Siguiendo esta imagen tan perturbadora cabe entonces preguntarse: ¿es necesario tener a un Superman? ¿Es imprescindible que tengamos a alguien que concentre tantos superpoderes? ¿Es acaso insoportable la vida en la Tierra sin el hijo de Jor-El?
Es curioso, pero un superhombre solo tiene sentido si existen supervillanos. Solo en ese caso la equidad y un saludable espíritu de la proporción y el equilibrio bélico nos hace respirar en tranquilidad. Pero sin supervillanos, Superman no solamente sería un paria solitario encargado de atrapar dos o tres ladrones de poca monta, bajar gatos asustados de los árboles o pasear a la novia por los aires para causar una gran impresión en la cita -el superpene es débil-, sino que también se convertiría en un inquietante botín para la política circundante: si Superman está de tu lado, tu lado tiene todas las de ganar. La lección en dos fórmulas entonces: Superman + Supervillanos = todo relativamente bien (aunque con la ansiedad de que cada pelea entre ellos cause un desbarajuste); Superman solo = señal de peligro. O, en palabras menos eufemísticas y más políticas = peligro de imperialismos o dictaduras.
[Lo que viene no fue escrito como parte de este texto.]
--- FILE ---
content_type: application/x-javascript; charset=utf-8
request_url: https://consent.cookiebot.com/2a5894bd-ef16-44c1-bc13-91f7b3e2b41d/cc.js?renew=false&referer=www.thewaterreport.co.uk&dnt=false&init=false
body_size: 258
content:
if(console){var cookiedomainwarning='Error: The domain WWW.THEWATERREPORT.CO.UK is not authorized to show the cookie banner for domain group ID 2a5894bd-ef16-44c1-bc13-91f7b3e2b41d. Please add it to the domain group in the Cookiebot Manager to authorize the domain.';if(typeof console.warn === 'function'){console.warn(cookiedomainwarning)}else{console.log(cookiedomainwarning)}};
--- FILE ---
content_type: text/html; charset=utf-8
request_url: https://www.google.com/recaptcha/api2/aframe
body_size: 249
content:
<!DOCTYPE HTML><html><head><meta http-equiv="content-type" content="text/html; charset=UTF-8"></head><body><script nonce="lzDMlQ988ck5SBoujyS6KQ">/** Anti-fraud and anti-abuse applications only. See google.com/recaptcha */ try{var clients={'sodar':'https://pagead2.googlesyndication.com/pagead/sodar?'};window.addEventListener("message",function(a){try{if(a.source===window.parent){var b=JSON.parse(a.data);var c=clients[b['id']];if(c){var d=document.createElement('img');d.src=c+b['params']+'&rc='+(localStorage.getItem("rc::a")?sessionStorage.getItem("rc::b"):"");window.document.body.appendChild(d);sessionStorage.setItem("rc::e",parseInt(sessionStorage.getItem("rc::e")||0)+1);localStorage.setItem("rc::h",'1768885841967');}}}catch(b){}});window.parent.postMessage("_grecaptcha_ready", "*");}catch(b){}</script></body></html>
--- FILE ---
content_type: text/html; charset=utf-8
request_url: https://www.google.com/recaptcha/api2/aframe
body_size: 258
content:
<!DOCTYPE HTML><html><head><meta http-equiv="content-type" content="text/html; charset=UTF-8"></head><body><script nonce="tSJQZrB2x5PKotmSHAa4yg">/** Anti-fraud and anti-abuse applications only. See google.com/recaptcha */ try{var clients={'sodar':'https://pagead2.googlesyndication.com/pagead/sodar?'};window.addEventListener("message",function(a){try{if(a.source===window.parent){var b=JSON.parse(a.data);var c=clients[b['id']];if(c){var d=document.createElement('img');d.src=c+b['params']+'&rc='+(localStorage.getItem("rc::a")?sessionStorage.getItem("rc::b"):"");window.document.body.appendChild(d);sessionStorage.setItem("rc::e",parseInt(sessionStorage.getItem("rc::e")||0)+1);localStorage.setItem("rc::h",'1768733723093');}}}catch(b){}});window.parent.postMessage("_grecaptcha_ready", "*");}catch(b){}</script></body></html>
Sin embargo, para evitar un grave desequilibrio apocalíptico con un Superman solitario en constante masturbación en un universo sin gravedad, el hijo de Jor-El tiene un límite (sin duda, una decisión sabia de los autores): no puede mentir. Superman tiene un férreo sentido ético de las cosas acorde con sus ilimitados poderes. La Tierra -en teoría- puede respirar en paz.
Pero ese límite, esa especie de ley casi como salida de las tres leyes de la robótica de Asimov, es solo ficcional, inventado, ensoñado. Porque si nos pusiéramos a pensar en el asunto y ante la perspectiva de un Superman en la vida real, es decir, de un ser humano que concentrase desproporcionadamente algún tipo de poder, yo diría que un personaje así relajaría mucho su sentido ético de las cosas, mentiría como se le diese la gana, se acomodaría según soplen los vientos y, si un día estuvo recibiendo una distinción del Presidente, nada impide que al siguiente no esté juntando palmas con Luthor o con los hombres vestidos de látex negro. Un Superman en la vida real -valga esta figura tan hiperbólica- sería un tránsfuga por naturaleza. ¿Por qué? Porque no tendría bando, estaría y se sentiría por encima de todos, planeando como un buitre de capa azul a la espera del momento del aterrizaje y del picoteo. Un Superman de la vida real -o quizás, para ser más justos, aquellos con complejo de Superman de la vida real- no se contentaría solo con Lois Lane. Un Superman de la vida real -desesperado porque los terrícolas lo quieran o lo necesiten- se inventaría supervillanos cada semana.
La ficción nos hace creer que mientras más poderes tenga un ser más ético se vuelve. La realidad nos enseña todo lo contrario: porque la historia de la humanidad es una constante lucha para evitar la existencia de supermanes, una constante pelea para lograr el equilibrio, la justicia, y quizás, para desbaratar la idea de que existen seres humanos más "súper" que otros. En todo caso, la historia de la humanidad que yo resaltaría es aquella que desdeña que el sujeto que puede doblar una barra de acero sea el que tenga el poder de decidir sobre el bien y el mal. ¿Alguna vez vieron a Superman argumentando en una mesa de debate? ¿Acaso es ése su hábitat natural?
Me alegra saber que Superman es solo parte de la ficción. Una vez desaparecido -es decir, una vez que apagamos el DVD o salimos del cine- solo resta seguir trabajando, con humildad, seguros de que la vida no viene en blanco y negro, metiendo la pata por aquí, un poco por allá, rectificándose si cabe, corrigiendo siempre, avanzando dos pasos, retrocediendo uno, pero con la convicción de que la verdad -o lo más verdadero- está en algún lugar. No, no necesitamos ningún Superman. Qué alivio que no existan.